# Materials provided

________________

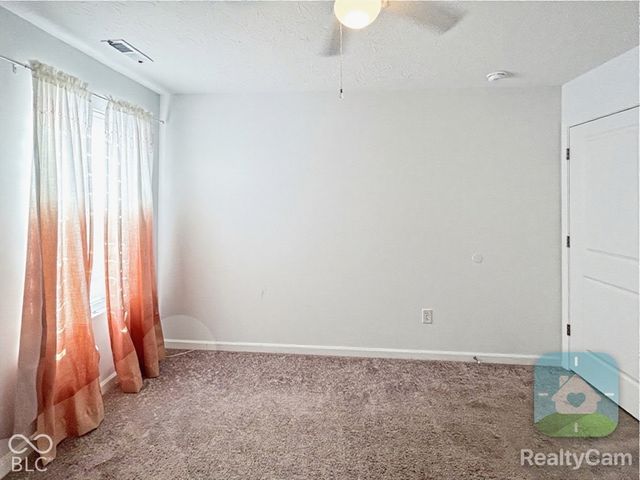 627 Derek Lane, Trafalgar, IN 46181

________________

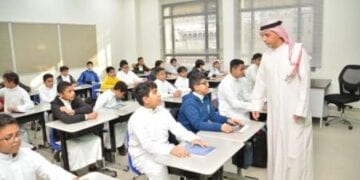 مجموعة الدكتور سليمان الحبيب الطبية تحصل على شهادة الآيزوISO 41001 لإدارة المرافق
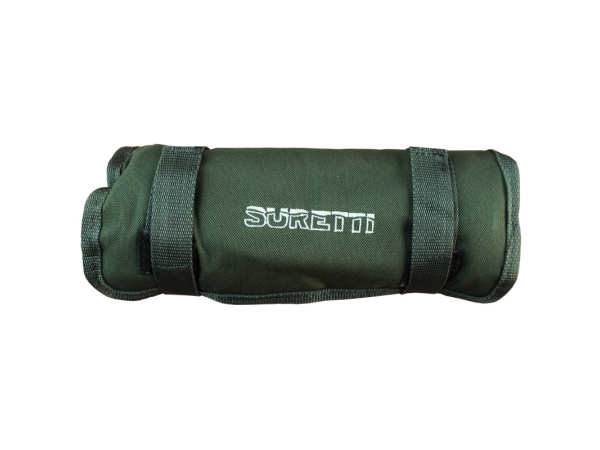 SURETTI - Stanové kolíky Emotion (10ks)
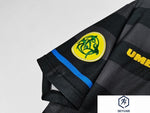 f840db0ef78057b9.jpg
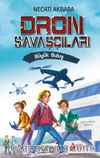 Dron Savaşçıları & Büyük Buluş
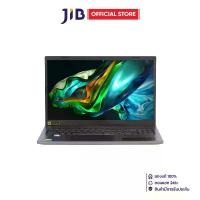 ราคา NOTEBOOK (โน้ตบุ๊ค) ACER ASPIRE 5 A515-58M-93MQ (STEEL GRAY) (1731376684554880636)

________________

# What is required
Begin at the listing line that has "مجموعة الدكتور سليمان" and stop after the one that has "ราคา NOTEBOOK (โน้ตบุ๊ค)". Write those lines out again with "Emotion" swapped for "Classic", change nothing else, and leave the pictures out.

# Result
 مجموعة الدكتور سليمان الحبيب الطبية تحصل على شهادة الآيزوISO 41001 لإدارة المرافق
 SURETTI - Stanové kolíky Classic (10ks)
 f840db0ef78057b9.jpg
 Dron Savaşçıları & Büyük Buluş
 ราคา NOTEBOOK (โน้ตบุ๊ค) ACER ASPIRE 5 A515-58M-93MQ (STEEL GRAY) (1731376684554880636)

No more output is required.